Bitte beachtet, dass teilweise auch eine Unmenge von absurden Mutmaßungen und durchaus auch sehr merkwürdigen Attacken auf uns hereingebrochen ist von Menschen, von denen ich noch nie gehört hatte, von denen ich nichts weiß, die auf Mails z.B. nicht reagierten. Man überlegt dann schon mal etwas länger, wo man seine Energie hinträgt. Keine Ahnung, wie ihr mit sowas umgehen würdet, aber ich brauche dafür Zeit.

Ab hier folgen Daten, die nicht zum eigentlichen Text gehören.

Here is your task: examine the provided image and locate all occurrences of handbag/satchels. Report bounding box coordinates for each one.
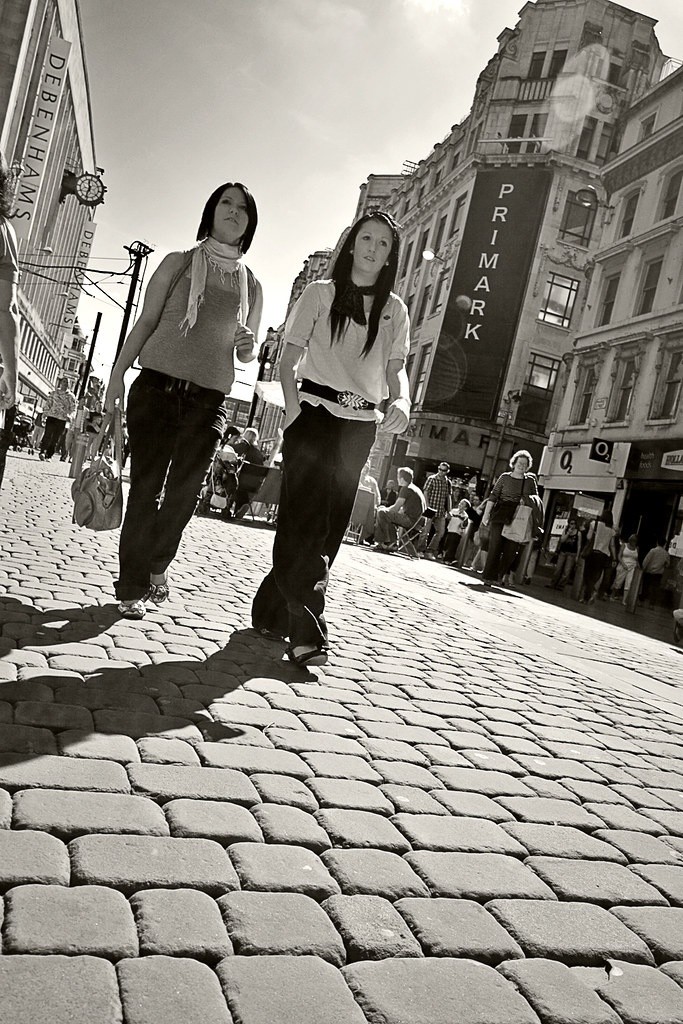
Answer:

Aber: Das alles soll keine Entschuldigung für die relative Stille bei adical sein, dort gibt’s als nächstes FAQ und dann auch wieder mehr.
@medienblogger (1):
Jens vom Pottblog hat mal drauf aufmerksam gemacht, dass nur 32 Blogs zum adical-Netzwerk gehören. Und wenn auf deren Seite gehe, dann sind das auch im Moment nicht so sehr viele mehr. Also erfolgreich klingt das wirklich nicht.

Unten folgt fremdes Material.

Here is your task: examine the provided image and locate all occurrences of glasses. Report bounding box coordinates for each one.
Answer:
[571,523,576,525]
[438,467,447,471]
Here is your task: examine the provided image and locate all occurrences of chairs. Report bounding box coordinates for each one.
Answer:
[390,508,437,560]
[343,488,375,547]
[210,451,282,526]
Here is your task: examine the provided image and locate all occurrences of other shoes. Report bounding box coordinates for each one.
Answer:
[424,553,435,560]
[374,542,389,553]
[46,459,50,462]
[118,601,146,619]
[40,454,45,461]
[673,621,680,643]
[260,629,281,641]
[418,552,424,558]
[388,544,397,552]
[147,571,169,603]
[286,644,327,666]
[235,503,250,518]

Das mit den 32 war ein anderer Zusammenhang. Es ging in diesem Beispiel darum, dass eine Umfrage erstellt wurde, die zum Teil (aufgrund eines Bezuges zu adical) Optionen/Fragen hatte, die nur für 32(!) Personen zu beantworten sind. Das fand ich etwas fragwürdig.
Ansonsten verweise ich auf die weiteren Aussagen hier im Thread.

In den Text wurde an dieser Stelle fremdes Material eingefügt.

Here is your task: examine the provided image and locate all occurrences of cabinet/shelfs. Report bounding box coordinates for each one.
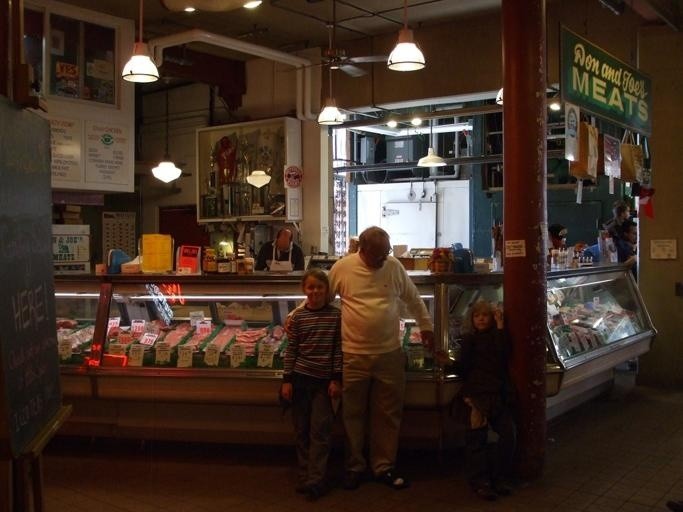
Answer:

johnny: Danke erst einmal, dass Du auf meine “Vorwürfe” eingegangen bist. Ich kann mir vorstellen, dass Ihr momentan mit adical viel zu tun habt. Umso mehr weiß ich Deine Antwort zu schätzen.
Trotz allem muss ich anmerken, dass ich Eure “stille Form der Kommunikation” nicht nachvollziehen kann. Ich meine, wer weiß denn besser, wie viel Vertrauen man mit einem Blog sammeln kann als Ihr? Niemand erwartet von Euch, dass Ihr die Hosen vollkommen runterlasst. Aber wenn Ihr es als (noch) kleines Unternehmen nicht schafft, fortlaufend nach außen zu kommunizieren, wie kann man es dann von den Großen erwarten, die intern viel mehr zu bewältigen haben?
Das alles hier soll kein Angriff gegen adical sein. Ihr bekommt deswegen so viel ab, weil Ihr schon mehr erreicht habt als z.B. trigami. Die Blogosphäre erwartet von Euch mehr als von einem gewöhnlichen Start-Up. Derzeit erfüllt Ihr, meiner Meinung nach, diese Erwartungen leider nicht.
Und genau an dieser Stelle bitte ich um etwas Geduld. Ganz ehrlich gesagt war ich überrascht, dass so schnell nach unserer Gründung ohne grössere Vertriebsmassnahmen schon so viel Feedback auch in Form von Buchungen kam.
Abgesehen davon kommt man in Teufels Hölle, wenn man sich zu sehr nach den Erwartungen anderer Leute richtet – statt nach den eigenen
Siehe Trackback ein Kommentar höher: Das hat mich ein paar Stunden gekostet. Hoffe, es bringt etwas Licht ins Dunkel.